Saylor Predicts $10M Bitcoin if Digital Credit Scales

At the Bitcoin 2026 conference, MicroStrategy chairman Michael Saylor said Bitcoin could reach $10 million if Bitcoin‑denominated digital credit products attract global capital.

Michael Saylor, chairman of MicroStrategy, told the Bitcoin 2026 conference he expects Bitcoin to reach $10 million per coin if digital credit products denominated in Bitcoin draw global capital onto the network. He defined “digital credit” as loans, lending products and other financial instruments that use Bitcoin for settlement or as backing.

Saylor described a mechanism in which the wider issuance and adoption of those instruments would route new capital into the Bitcoin network and push up demand for BTC. At the conference he added, “As it flows into the Bitcoin network, the price of Bitcoin should increase.”

MicroStrategy continues to increase its Bitcoin holdings and reports the largest corporate Bitcoin treasury. In earlier remarks Saylor outlined conditions under which Bitcoin could reach $5 million, including approval of spot ETFs, banks offering Bitcoin services, and clearer U.S. regulation; the $10 million estimate builds on that framework and assumes broader rollout of Bitcoin‑denominated credit.

The White House announced a Strategic Bitcoin Reserve, placing Bitcoin alongside other reserve assets on a federal balance sheet. Critics have raised counterarguments: economist Peter Schiff warned a company with large, leveraged Bitcoin positions could be forced to sell into a market decline, adding downward pressure. Other critics note Bitcoin’s historical price swings and question its suitability as a stable reserve asset.

A $10 million Bitcoin would imply a market capitalization measured in the hundreds of trillions of dollars, a scale that would require sustained institutional inflows over many years and substantial changes in how global savings are allocated.
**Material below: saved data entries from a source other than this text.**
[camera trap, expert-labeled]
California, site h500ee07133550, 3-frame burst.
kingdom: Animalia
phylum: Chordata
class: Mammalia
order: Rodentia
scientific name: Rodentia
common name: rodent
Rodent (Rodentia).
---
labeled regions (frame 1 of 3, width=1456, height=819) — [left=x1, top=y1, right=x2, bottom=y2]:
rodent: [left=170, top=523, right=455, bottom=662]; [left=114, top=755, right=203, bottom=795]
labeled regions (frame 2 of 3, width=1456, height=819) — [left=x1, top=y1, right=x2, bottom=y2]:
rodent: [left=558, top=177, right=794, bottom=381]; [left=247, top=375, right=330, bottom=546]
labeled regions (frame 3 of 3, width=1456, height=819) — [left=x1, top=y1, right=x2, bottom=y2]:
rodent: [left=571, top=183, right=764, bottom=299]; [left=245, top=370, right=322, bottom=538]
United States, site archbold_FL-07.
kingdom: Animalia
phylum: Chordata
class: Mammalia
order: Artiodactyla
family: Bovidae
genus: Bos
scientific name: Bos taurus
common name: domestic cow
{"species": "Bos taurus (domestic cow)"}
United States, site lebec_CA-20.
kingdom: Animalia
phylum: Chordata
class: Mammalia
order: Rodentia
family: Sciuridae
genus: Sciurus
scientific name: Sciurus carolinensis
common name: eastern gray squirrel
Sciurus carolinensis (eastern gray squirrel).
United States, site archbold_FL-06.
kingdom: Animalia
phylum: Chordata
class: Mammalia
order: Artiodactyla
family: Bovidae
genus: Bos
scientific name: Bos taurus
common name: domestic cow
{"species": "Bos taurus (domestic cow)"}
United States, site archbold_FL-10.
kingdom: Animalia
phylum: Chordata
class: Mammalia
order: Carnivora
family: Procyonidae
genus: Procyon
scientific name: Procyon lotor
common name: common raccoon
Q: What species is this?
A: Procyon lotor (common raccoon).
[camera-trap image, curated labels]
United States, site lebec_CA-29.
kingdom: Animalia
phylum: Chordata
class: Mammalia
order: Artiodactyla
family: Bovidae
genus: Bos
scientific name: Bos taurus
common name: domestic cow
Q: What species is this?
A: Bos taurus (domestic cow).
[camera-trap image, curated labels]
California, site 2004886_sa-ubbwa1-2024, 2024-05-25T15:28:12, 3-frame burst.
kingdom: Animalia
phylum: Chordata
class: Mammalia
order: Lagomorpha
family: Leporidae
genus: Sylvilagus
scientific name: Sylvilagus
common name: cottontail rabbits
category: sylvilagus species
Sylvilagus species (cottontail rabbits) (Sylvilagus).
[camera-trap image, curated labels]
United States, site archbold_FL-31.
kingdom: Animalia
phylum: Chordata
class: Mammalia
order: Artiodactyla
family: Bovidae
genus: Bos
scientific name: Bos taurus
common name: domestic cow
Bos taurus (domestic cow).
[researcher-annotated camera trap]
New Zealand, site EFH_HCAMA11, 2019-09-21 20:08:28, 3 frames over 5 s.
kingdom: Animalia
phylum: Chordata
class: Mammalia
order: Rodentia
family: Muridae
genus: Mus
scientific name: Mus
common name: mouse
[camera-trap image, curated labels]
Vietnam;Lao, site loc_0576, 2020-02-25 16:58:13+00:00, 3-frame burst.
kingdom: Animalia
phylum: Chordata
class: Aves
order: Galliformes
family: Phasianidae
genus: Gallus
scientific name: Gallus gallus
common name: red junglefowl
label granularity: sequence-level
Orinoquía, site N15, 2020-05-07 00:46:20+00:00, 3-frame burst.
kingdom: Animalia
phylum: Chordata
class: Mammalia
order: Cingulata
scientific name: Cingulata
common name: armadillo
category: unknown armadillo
Observers say whether Bitcoin‑denominated digital credit becomes a major channel for new capital will depend on regulatory clarity and on whether major banks and asset managers issue such products. Adoption measures in custody, lending volumes and ETF flows will provide concrete indicators in coming quarters. For investors, timing will hinge on how quickly Bitcoin‑backed financial products reach broader market scale and how regulators respond.